Investors long ago factored in the expected reunion of CBS and Viacom to their valuation of the companies’ stock prices, so Wall Street’s reaction to the confirmation of the merger was understandably muted. CBS gained a bit less than 2% to finish the day at $48.81, while Viacom also climbed nearly 2% to close at $29.05.
Nevertheless, Bob Bakish, the Viacom CEO who will become CEO of ViacomCBS once the merger closes, stressed during a 40-minute investor call Tuesday that the reality of the deal transforms the operating environment. “It takes a big uncertainty off the company, which has been an overhang,” Bakish said. Both companies, he added, enter the marriage on an upswing. “One of the benefits is going to be the financial shape that we’re going to be in,” Bakish said. In one of the call’s many bursts of polysyllabic exuberance, he anointed the merged entity a “very strong, global, multiplatform premium content company.”
CBS and Viacom are “two companies that don’t just share a common heritage but a common culture,” he said. “Together, we will do more than we could on our own. But it’s bigger than that because all of our stakeholders will benefit.”
Bakish was asked about a common theme of investor and media speculation — whether ViacomCBS will continue to pursue deals to increase scale. CBS held talks with Lionsgate about acquiring Starz, but talks broke off over price. Bakish did not address Starz but he said the plan will be to remain opportunistic. “Both of us continue to look at opportunities in the marketplace,” he said. “That’s something we are going to continue to do.” In terms of near-term needs, he added, “I don’t think there are any gaps per se.”
One M&A scenario, which did not come up on the call, is ViacomCBS in turn being acquired by a larger player seeking to fortify themselves against Disney, Comcast and AT&T, to say nothing of tech giants disrupting the entertainment game.
Executives said they expected the transaction to close by the end of 2019, subject to regulatory approval.
Joe Ianniello, the acting CEO of CBS who will remain in the new role of Chairman and CEO of CBS, opened his scripted remarks on the call by saying he had gone back to study the expected benefits of the 1999 merger of CBS and Viacom. “I was amazed by how many of them apply today,” he said.
“As we recombine, I look forward to the ways we will continue to grow these companies in a world where scale gets more and more important all the time,” he added. Addressing his new role, which emphasizes oversight of the CBS network, stations and digital platforms while surrendering oversight of Showtime, Pop, Smithsonian and publisher Simon & Schuster to Bakish, he said, “I am excited to get even closer to the CBS operations I care so much about.”

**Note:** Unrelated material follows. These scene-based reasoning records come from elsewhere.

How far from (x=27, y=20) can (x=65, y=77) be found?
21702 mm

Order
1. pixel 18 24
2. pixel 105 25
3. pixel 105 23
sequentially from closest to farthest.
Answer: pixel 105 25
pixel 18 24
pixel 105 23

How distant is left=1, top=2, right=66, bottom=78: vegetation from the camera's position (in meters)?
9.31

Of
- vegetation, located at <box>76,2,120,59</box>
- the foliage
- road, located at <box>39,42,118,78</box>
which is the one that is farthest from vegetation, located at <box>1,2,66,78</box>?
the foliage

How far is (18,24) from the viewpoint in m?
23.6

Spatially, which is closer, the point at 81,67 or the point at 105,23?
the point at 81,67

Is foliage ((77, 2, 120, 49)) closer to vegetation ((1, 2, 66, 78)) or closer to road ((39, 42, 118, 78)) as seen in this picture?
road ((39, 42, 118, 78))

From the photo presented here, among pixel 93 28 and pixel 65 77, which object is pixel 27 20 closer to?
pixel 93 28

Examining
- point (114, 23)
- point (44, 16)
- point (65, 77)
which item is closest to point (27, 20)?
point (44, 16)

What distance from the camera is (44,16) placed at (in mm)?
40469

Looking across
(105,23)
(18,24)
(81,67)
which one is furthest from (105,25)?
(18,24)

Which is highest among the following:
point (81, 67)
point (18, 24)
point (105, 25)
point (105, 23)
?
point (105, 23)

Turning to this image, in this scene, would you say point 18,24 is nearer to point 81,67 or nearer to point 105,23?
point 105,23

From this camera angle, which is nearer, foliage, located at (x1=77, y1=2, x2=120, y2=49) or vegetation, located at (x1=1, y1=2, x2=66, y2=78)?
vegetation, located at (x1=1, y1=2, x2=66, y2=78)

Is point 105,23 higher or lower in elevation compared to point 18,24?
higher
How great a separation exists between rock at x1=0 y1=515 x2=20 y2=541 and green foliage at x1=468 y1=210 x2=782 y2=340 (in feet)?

Bakish, in a line seemingly designed to emphasize harmony in the new C-suite, noted that he and Ianniello have known each other as colleagues “for 20 years.”
Ianniello said affiliate revenue, direct-to-consumer opportunities with CBS All Access and Showtime as well as combined TV advertising are the three main drivers of the merger. “The reason to do this deal is that there are tremendous revenue synergies,” he said. Together, CBS and Viacom account for 22% of U.S. TV viewership, but collect just 11% of TV revenue. “That leaves significant upside we should be going after,” Ianniello said.
Bakish, who rose through the ranks on the international front at Viacom before becoming CEO in 2016, said the template for incorporating CBS and part-owned CW broadcast assets had been established before. He cited deals like adding broadcasters Channel 5 in the UK and Telefe in Argentina to the company’s pay-cable holdings. “I look at the U.S. as that on steroids,” he said.
Plugging Paramount-owned content into CBS All-Access represents a clear opportunity from the merger, he said. Asked if that would take time to execute, he said, “There’s nothing at all preventing us from moving forward with that opportunity in the very near future. … There’s some low-hanging fruit there that we will start to pick quite soon.”